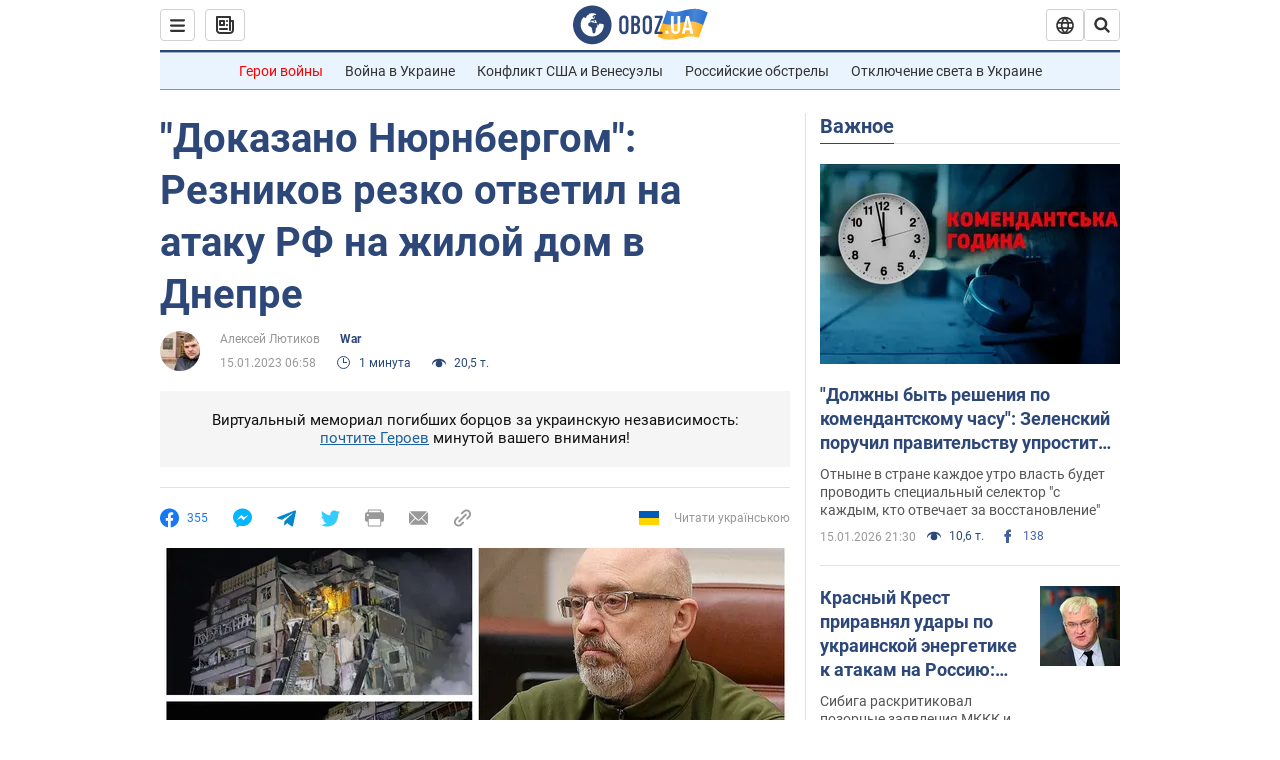

--- FILE ---
content_type: application/x-javascript; charset=utf-8
request_url: https://servicer.idealmedia.io/1418748/1?nocmp=1&sessionId=696a06d1-06428&sessionPage=1&sessionNumberWeek=1&sessionNumber=1&scale_metric_1=64.00&scale_metric_2=256.00&scale_metric_3=100.00&cbuster=1768556241784703056297&pvid=800be30a-f270-4dd1-a6ef-795621413565&implVersion=11&lct=1763555100&mp4=1&ap=1&consentStrLen=0&wlid=36b08497-bf26-4441-911a-cb61345199fa&uniqId=074f7&niet=4g&nisd=false&evt=%5B%7B%22event%22%3A1%2C%22methods%22%3A%5B1%2C2%5D%7D%2C%7B%22event%22%3A2%2C%22methods%22%3A%5B1%2C2%5D%7D%5D&pv=5&jsv=es6&dpr=1&hashCommit=cbd500eb&apt=2023-01-15T06%3A58%3A00&tfre=3926&w=0&h=1&tl=150&tlp=1&sz=0x1&szp=1&szl=1&cxurl=https%3A%2F%2Fwar.obozrevatel.com%2Fdokazano-nyurnbergom-reznikov-rezko-otvetil-na-ataku-rf-na-zhiloj-dom-v-dnepre.htm&ref=&lu=https%3A%2F%2Fwar.obozrevatel.com%2Fdokazano-nyurnbergom-reznikov-rezko-otvetil-na-ataku-rf-na-zhiloj-dom-v-dnepre.htm
body_size: 891
content:
var _mgq=_mgq||[];
_mgq.push(["IdealmediaLoadGoods1418748_074f7",[
["tsn.ua","11961761","1","Після окупації саме цього міста рф хоче закінчити війну","Переможниця «Битви екстрасенсів», тарологиня Яна Пасинкова передбачила, що Росія планувала вийти до Одеси і після окупації півдня України закінчити війну.","0","","","","Aizhulf2dyq_ZtSSMee649LkXrgiAppFLIF4PM_0J2AwTJzDlndJxZG2sYQLxm7SJP9NESf5a0MfIieRFDqB_Kldt0JdlZKDYLbkLtP-Q-U_PWRjXClfFl5JuBJasTs5",{"i":"https://s-img.idealmedia.io/n/11961761/45x45/96x0x386x386/aHR0cDovL2ltZ2hvc3RzLmNvbS90LzIwMjYtMDEvNTA5MTUzLzlhMjU5ODJiM2ExM2I0YjVhNjViYWFiOTg1ODY2NDBlLmpwZWc.webp?v=1768556241-VKQ0SSbFTkMVUDm8n_-omvKMATFhGIYulYsFrAGr3xY","l":"https://clck.idealmedia.io/pnews/11961761/i/1298901/pp/1/1?h=Aizhulf2dyq_ZtSSMee649LkXrgiAppFLIF4PM_0J2AwTJzDlndJxZG2sYQLxm7SJP9NESf5a0MfIieRFDqB_Kldt0JdlZKDYLbkLtP-Q-U_PWRjXClfFl5JuBJasTs5&utm_campaign=obozrevatel.com&utm_source=obozrevatel.com&utm_medium=referral&rid=f51992de-f2be-11f0-ae9c-c4cbe1e3eca4&tt=Direct&att=3&afrd=296&iv=11&ct=1&gdprApplies=0&muid=q0glNeVmKfB1&st=-300&mp4=1&h2=RGCnD2pppFaSHdacZpvmnsy2GX6xlGXVu7txikoXAu9RGCPw-Jj4BtYdULfjGweqWZ1ZO-tw1p4XvU9aUf71HQ**","adc":[],"sdl":0,"dl":"","category":"Интересное","dbbr":0,"bbrt":0,"type":"e","media-type":"static","clicktrackers":[],"cta":"Читати далі","cdt":"","tri":"f519ad56-f2be-11f0-ae9c-c4cbe1e3eca4","crid":"11961761"}],],
{"awc":{},"dt":"desktop","ts":"","tt":"Direct","isBot":1,"h2":"RGCnD2pppFaSHdacZpvmnsy2GX6xlGXVu7txikoXAu9RGCPw-Jj4BtYdULfjGweqWZ1ZO-tw1p4XvU9aUf71HQ**","ats":0,"rid":"f51992de-f2be-11f0-ae9c-c4cbe1e3eca4","pvid":"800be30a-f270-4dd1-a6ef-795621413565","iv":11,"brid":32,"muidn":"q0glNeVmKfB1","dnt":2,"cv":2,"afrd":296,"consent":true,"adv_src_id":39175}]);
_mgqp();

- - -

## Exercise
Omit the pictures. Print, word for word, the lines from the beginning of the entries above through the line that holds "content_type: application/x-javascript; charset=utf-8".

## Answer for the task
--- FILE ---
content_type: application/x-javascript; charset=utf-8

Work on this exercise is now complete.